Rosemary Baked Sweet Potato
By IFB | January 4, 2023
Program: Bake
Pre heat temp: 180°C
Pre heat time: 10mins
Cook temp: 180°C
Cook time: 20 mins
Ingredients:
- 150 gms sweet potatoes
- 1/4th cup olive oil
- 1 tbsp fFresh rosemary
- 1 tsp salt
- 1 tsp black pepper
Preparation:
- Select the program Preheat oven to 180°C.
- Line baking tray with parchment paper and set aside. Combine olive oil, salt, black pepper, and chopped fresh rosemary in a large mixing bowl.
- Peel the sweet potatoes, and use slicer to cut thin slices the sweet potatoes into paper-thin rounds. Add sliced sweet potatoes to the bowl and toss to coat with the marinade.

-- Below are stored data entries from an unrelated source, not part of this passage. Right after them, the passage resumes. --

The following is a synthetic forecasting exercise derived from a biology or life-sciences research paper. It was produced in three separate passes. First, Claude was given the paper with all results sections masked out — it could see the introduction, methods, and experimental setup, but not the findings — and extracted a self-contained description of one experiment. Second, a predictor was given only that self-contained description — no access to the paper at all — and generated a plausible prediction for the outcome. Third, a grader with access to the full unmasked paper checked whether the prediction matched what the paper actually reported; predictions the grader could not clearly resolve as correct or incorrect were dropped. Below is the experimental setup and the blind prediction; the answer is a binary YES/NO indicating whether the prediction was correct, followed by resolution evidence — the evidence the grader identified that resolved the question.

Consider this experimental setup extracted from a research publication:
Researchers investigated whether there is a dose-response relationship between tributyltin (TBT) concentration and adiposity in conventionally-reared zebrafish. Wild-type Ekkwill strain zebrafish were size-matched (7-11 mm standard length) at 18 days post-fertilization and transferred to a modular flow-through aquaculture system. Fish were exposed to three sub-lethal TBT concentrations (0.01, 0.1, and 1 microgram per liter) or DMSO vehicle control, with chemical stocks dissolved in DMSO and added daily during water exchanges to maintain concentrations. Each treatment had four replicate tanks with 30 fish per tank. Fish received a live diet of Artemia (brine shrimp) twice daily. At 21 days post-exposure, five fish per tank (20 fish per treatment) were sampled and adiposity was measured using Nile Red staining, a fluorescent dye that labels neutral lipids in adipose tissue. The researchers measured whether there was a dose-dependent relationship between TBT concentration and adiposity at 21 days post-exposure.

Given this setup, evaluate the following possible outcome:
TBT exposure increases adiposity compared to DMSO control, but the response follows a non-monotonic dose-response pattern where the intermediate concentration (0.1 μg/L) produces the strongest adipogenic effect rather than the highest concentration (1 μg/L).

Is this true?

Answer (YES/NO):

- Grease the butter paper. Spread sweet potato slices into a single layer on the baking sheets, and leave space around them. Bake about 10 minutes on each side turning them once, until golden.
- Remove from the oven and cool the sweet potato chips on cooling racks for about 5-10 minutes. They will crisp up a little more as they cool.
- Serve sweet potato chips with Mustard mayo, sweet chili sauce or tomato ketchup.
- weet potato chips can last about 1-2 weeks in an airtight container.